Линда, одна из нянечек, говорит, что вчера вечером они пробовали кормить ее из чашки, а «она все ест и ест», так что за минуту съела полную чашку.
Алиса, психотерапевт, показывает мне кое-какие упражнения, которые я могу делать, чтобы помогать Фрейе поддерживать мышечный тонус.
— У деток с церебральным параличом часто бывают очень вялые мышцы, — говорит она.
Волосы у меня на затылке становятся дыбом: впервые при мне упомянут церебральный паралич.
— Мы не любим термин «церебральный паралич», — говорит доктор Фернандес, когда я чуть позже перехватываю ее. — Он не описывает какое-то медицинское состояние — просто собирательный термин, объединяющий в себе ряд симптомов. Но зато это термин, который нам понятен и который мы можем спроецировать в будущее. Возможно, именно поэтому он так не нравится докторам.
Я думаю о том, как буду всю жизнь делать эти бесполезные упражнения, которые все равно никогда не вернут моему бедному ребенку способность осознанно двигаться.
Марта звонит нам каждый день, пытаясь предложить свою любовь и поддержку. Иногда я в настроении отвечать на звонки, иногда — нет.
Я держу на руках свернувшееся вялое тельце напичканной лекарствами Фрейи. Чем больше я думаю о том, чтобы бросить ее, тем труднее и печальнее мне видеть ее и находиться с ней. И тем драгоценнее каждый момент, проведенный с ней вместе.
Мы с Тобиасом сфотографировали ее: никто из нас об этом напрямую не говорит, но оба мы знаем, что это для того, чтобы у нас осталась какая-то память о ней, если нам придется расстаться. Мы уже забрали повязки на запястья, которые завязали ей сразу после рождения, а также каждый клочок бумаги, имевший к ней какое-то отношение, и сложили все это в отдельный файл.

*НАБОР ДАННЫХ*:
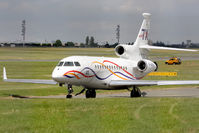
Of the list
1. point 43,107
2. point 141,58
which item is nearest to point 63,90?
point 141,58

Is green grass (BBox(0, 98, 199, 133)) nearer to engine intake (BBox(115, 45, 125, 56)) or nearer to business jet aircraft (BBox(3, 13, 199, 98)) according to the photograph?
business jet aircraft (BBox(3, 13, 199, 98))

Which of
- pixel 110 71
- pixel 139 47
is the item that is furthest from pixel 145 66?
pixel 110 71

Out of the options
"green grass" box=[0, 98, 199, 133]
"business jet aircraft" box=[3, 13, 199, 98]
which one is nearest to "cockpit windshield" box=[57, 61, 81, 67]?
"business jet aircraft" box=[3, 13, 199, 98]

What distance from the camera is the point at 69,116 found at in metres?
17.5

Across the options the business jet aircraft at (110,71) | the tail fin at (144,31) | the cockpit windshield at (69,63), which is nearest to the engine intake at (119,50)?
the business jet aircraft at (110,71)

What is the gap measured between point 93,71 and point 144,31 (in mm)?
10689

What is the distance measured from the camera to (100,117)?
17.4 m

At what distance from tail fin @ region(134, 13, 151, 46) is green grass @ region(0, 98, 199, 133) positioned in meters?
18.6

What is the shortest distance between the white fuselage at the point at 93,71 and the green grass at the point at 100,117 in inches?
319

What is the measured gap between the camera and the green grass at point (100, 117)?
15102 mm

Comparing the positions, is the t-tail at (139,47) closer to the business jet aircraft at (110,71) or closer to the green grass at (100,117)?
the business jet aircraft at (110,71)

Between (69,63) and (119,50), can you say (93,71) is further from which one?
(119,50)

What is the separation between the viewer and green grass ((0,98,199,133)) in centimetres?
1510

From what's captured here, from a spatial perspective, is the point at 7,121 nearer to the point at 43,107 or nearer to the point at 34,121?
the point at 34,121
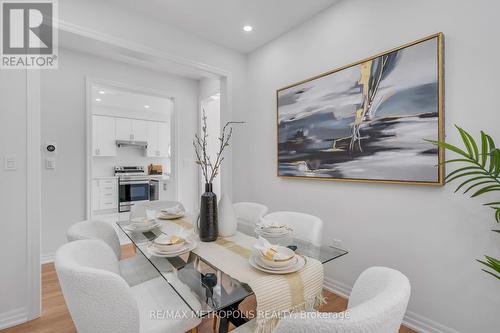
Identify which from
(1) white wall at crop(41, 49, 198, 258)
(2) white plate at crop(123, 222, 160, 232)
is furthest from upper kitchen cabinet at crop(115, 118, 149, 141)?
(2) white plate at crop(123, 222, 160, 232)

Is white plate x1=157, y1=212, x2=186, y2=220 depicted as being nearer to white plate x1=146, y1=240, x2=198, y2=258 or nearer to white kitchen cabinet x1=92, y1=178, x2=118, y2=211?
white plate x1=146, y1=240, x2=198, y2=258

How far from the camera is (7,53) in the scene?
5.98 ft

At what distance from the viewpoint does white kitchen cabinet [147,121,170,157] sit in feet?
20.9

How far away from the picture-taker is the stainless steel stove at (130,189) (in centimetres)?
551

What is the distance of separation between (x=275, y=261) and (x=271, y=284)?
0.38 feet

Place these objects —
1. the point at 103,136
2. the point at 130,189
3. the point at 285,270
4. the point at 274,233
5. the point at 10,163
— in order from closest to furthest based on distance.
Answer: the point at 285,270 → the point at 274,233 → the point at 10,163 → the point at 130,189 → the point at 103,136

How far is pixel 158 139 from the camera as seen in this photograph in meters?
6.49

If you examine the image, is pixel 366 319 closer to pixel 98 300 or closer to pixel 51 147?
pixel 98 300

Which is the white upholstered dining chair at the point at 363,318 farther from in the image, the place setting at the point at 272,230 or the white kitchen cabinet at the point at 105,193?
the white kitchen cabinet at the point at 105,193

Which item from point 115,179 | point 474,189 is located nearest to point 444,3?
point 474,189

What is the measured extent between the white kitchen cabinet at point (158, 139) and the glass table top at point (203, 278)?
524 cm

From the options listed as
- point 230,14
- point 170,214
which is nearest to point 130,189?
point 170,214

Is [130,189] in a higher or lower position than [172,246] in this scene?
lower

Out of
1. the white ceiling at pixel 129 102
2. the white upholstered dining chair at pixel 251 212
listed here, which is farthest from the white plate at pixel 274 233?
the white ceiling at pixel 129 102
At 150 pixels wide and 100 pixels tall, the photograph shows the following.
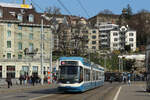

*ПРИМЕНЯЕМ ПРОЧИТАННОЕ*:
**a)** Перескажите короче абзац фрагмента, начинающийся словами «Мы с Тобиасом сфотографировали ее», сохранив его основные факты.
**b)** За какое время, по словам Линды из фрагмента, Фрейя съела полную чашку?
**c)** Воспроизведите из фрагмента текст начиная со слов «Марта звонит нам» вплоть до слов «с ней вместе.» включительно.

*ОТВЕТЫ К ЗАДАНИЯМ*:
**a)** Мы с Тобиасом сфотографировали Фрейю. Вслух мы об этом не говорим, но оба понимаем, что снимки нужны на память, если придется расстаться. Мы также забрали повязки на запястья, завязанные ей сразу после рождения, и все бумаги, связанные с ней, и сложили их в отдельный файл.

**b)** За минуту.

**c)**
Марта звонит нам каждый день, пытаясь предложить свою любовь и поддержку. Иногда я в настроении отвечать на звонки, иногда — нет.
Я держу на руках свернувшееся вялое тельце напичканной лекарствами Фрейи. Чем больше я думаю о том, чтобы бросить ее, тем труднее и печальнее мне видеть ее и находиться с ней. И тем драгоценнее каждый момент, проведенный с ней вместе.